With the increasing number of electric vehicles, the requirements for battery transport and storage are also growing both for manufacturers and suppliers. Hence, precautions must be taken to maintain the quality of the batteries for as long as possible and to transport them safely to their destinations. For example, for optimum service life, batteries should be regularly recharged to defined state-of-charge (SOC) levels if they are stored for an extended period. Otherwise, they must not be offered to the end consumer as new. Particular charging conditions must also be guaranteed for the transport of batteries depending on type and transport route.
NovaCarts Charger supports the charging/discharging system for both tasks: depending on requirements, the batteries can be recharged to the defined state-of-charge (SOC) levels or discharged for a safe transport.
How the NC Charger Works
To make this possible, the NC Charger simulates the environment of the particular traction battery: the test system supplies the battery control unit both with voltage and with the necessary CAN messages. This is done by means of residual bus simulation, which must match the very traction battery.
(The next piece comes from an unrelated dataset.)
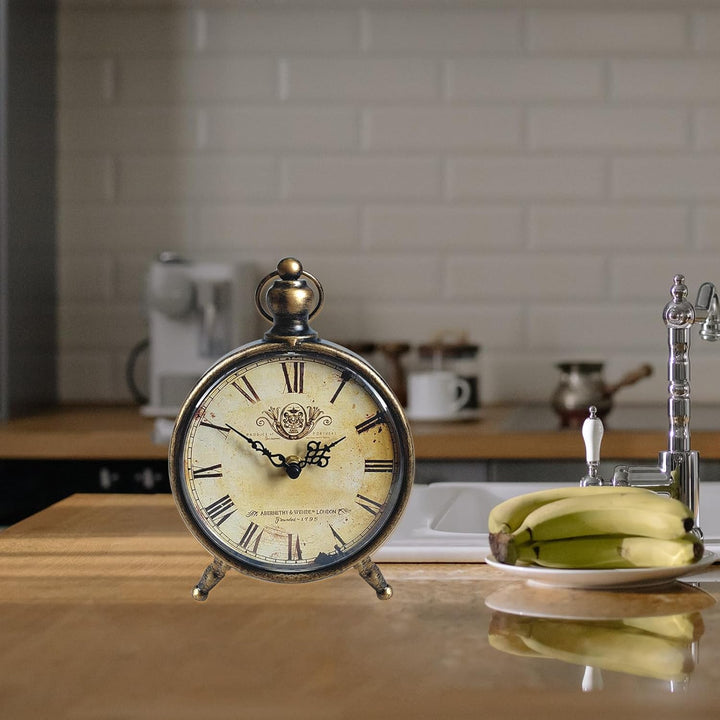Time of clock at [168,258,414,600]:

All simulations and the CAN-bus communication run under the NovaCarts operating software on a Linux real-time computer. A component with a mains connection featuring a protective insulated input circuit is available to connect transportable units. It protects employees during operation as well as the system components from excessive contact voltage and overvoltage.
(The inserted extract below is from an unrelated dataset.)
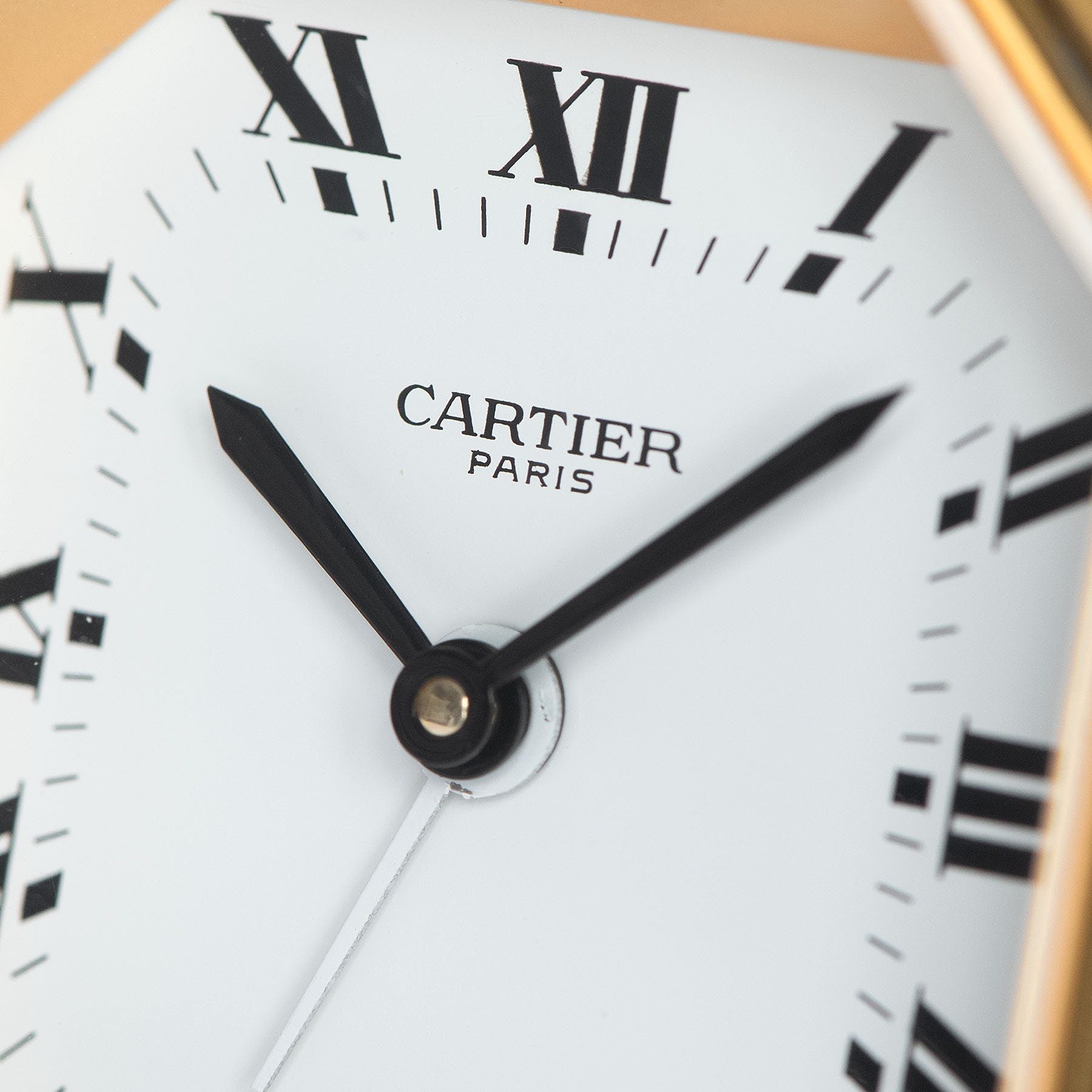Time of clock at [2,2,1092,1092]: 10:07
Compact Design and Easy Operation
The NovaCarts Charger charging/discharging system is a compact unit in rack format that can be used flexibly thanks to its wheels. The test bench is operated on three-phase industrial mains supply and uses that energy to charge the batteries as well. Discharged power is fed back into the grid during the discharging process.
The NC Charger is controlled via a computer built directly into the rack on which the NovaCarts Real-Time Suite is installed. It includes operation during testing as well as the database for controlling the test bench. Alternatively, the system can be operated via a touch screen attached to the NC Charger on a swiveling bracket. The charging/discharging device was designed in such a way that it can be used easily and safely by technical staff without requiring any special training.
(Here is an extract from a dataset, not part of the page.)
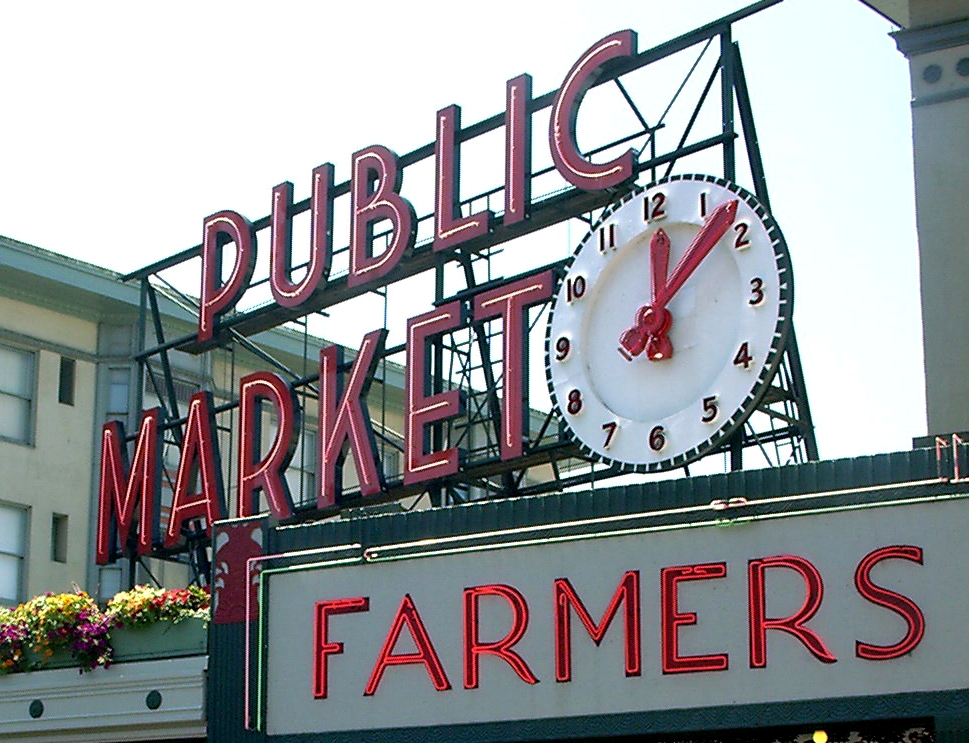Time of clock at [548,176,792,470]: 12:07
Minimizing Transport Risks
In addition to the aspect of quality assurance, lithium batteries frequently used for energy storage in mobile devices and vehicles also present a transport risk: they are quite susceptible to deep discharge and overcharging, mechanical damage, and external temperature effects. For these reasons, lithium-based energy storage systems are classified as dangerous goods according to international transport law and are therefore subject to special transport regulations.
In order to comply with these specifications and minimize transport risks, vehicle batteries can be discharged to a required state-of-charge level (SOC) using the NC Charger prior to transport, e.g. max. 30 percent for air freight; the charge status of the battery is documented in a protocol in PDF format, which is also automatically sent to a connected printer. It contains all data and information necessary for air freight transport.